Oil Prices Rise as Major Producers Expected to Maintain Output Cuts

Oil Prices Rise as Major Producers Expected to Maintain Output Cuts

Oil prices increased in Asian trading on Wednesday, driven by expectations that major producers will keep their output cuts in place during a meeting this Sunday. Additionally, fuel consumption is anticipated to rise with the onset of the peak summer demand season.

Brent crude futures for July delivery rose by 15 cents, or 0.2%, to $84.37 a barrel by 0304 GMT. U.S. West Texas Intermediate futures for July climbed 25 cents, or 0.3%, to $80.08. Both benchmarks had gained more than 1% the previous day.

OPEC+ Output Cuts

Traders and analysts predict that the Organization of the Petroleum Exporting Countries and its allies, including Russia (known as OPEC+), will continue with voluntary production cuts totaling about 2.2 million barrels per day.

“The anticipation of OPEC+ members extending their output cuts has injected optimism into the markets. This move is seen as a concerted effort to stabilize prices and rebalance the global oil market,” said Sugandha Sachdeva, founder of Delhi-based research firm SS WealthStreet.

Seasonal Demand Increase

“The onset of the summer driving season in the U.S. spurs a seasonal uptick in consumption and typically aids a positive momentum in crude oil prices,” Sachdeva added.

The Memorial Day holiday on Monday marks the start of the peak demand season in the U.S., the world’s largest oil consumer.
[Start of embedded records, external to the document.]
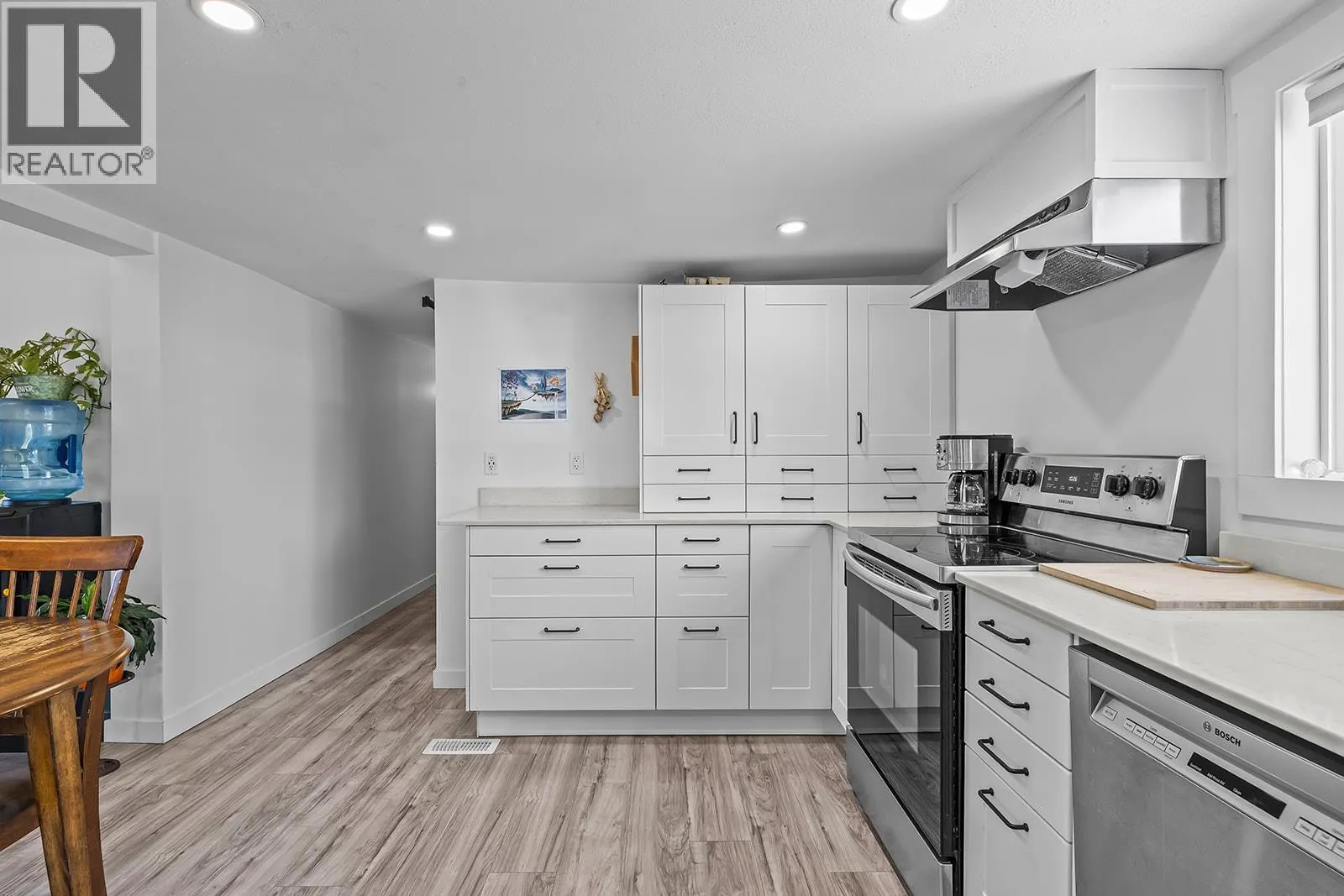 2035 Boucherie Road Unit# 36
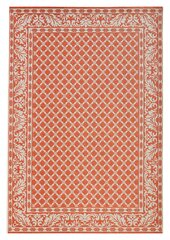 Vaip Bougari Botany Royal Terra, 115x165 cm hind ja info | Vaibad | kaup24.ee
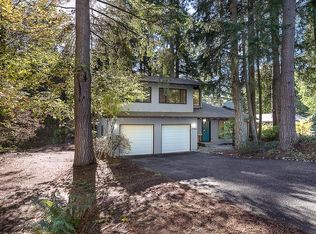 1760 W Beaver Lake Dr SE, Sammamish, WA 98075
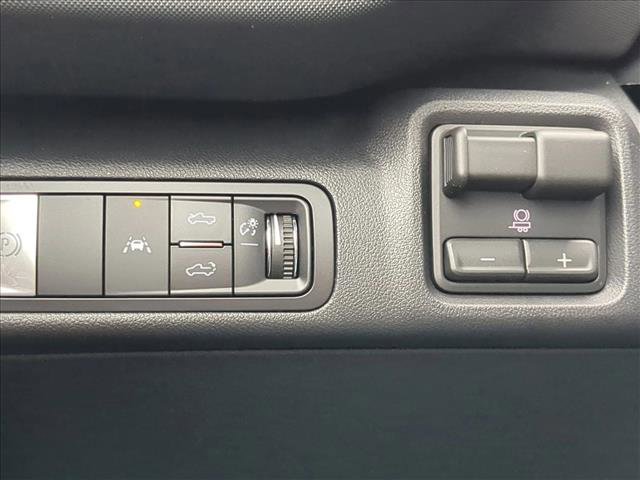 New 2026 Chevrolet Silverado EV LT w/ Plus Package image 17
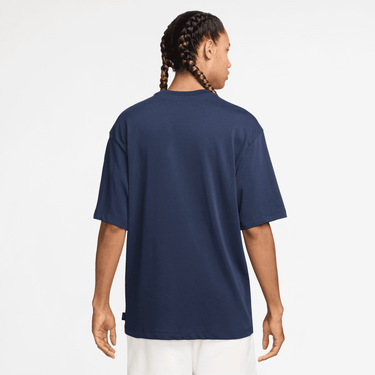 AIR JORDAN WORDMARK 85 MEN'S T-SHIRT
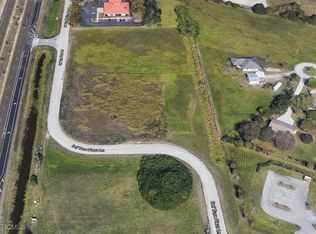 18730 Del Tura Plaza Ln, North Fort Myers, FL 33903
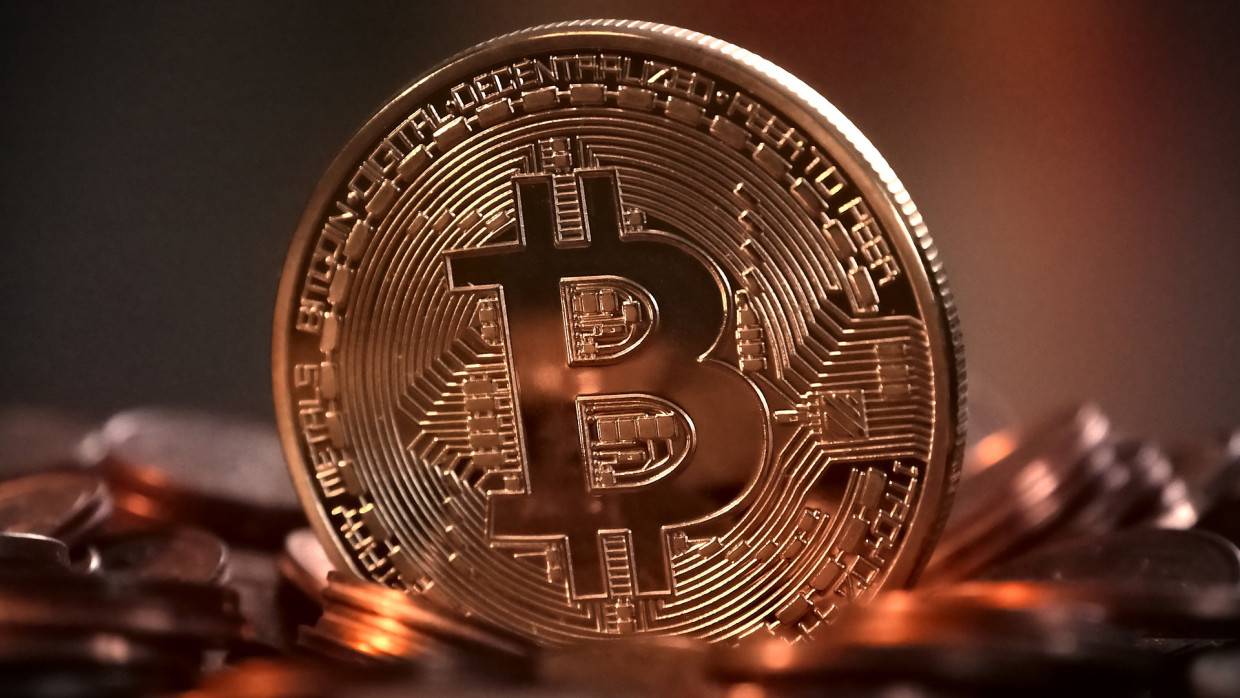 Bitcoin control can i buy bitcoin through bittrex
Keeping the production cuts in place should support prices as consumption rises.

Daniel Hynes, senior commodity strategist at ANZ Bank, noted in a report, “Initial data suggest a relatively high number of U.S. holiday trips have been taken over the Memorial Day holiday, the traditional start of the driving season. Air travel has also been strong.”

Geopolitical Tensions

Increased fighting in the Gaza Strip, as Israeli tanks advanced into the heart of the Rafah section, also provided some support for prices amid concerns of the conflict widening in the Middle East, a key supply region.

U.S. Crude Inventory Data

Investors are also monitoring U.S. crude inventory data from the American Petroleum Institute, set to be released later in the day. The data release was delayed by a day due to the Memorial Day holiday on Monday.

A preliminary Reuters poll on Tuesday indicated that U.S. crude oil stockpiles were expected to have fallen by about 1.9 million barrels last week.

Inflation and Federal Reserve Decisions

Investors are also awaiting U.S. inflation data this week, which could influence expectations for Federal Reserve interest rate decisions and impact oil prices. The U.S. core Personal Consumption Expenditures Price Index report for April is due on Friday and is expected to remain steady on a monthly basis.

Expectations for the timing of rate cuts have fluctuated, with policymakers remaining cautious as data continues to show persistent inflation.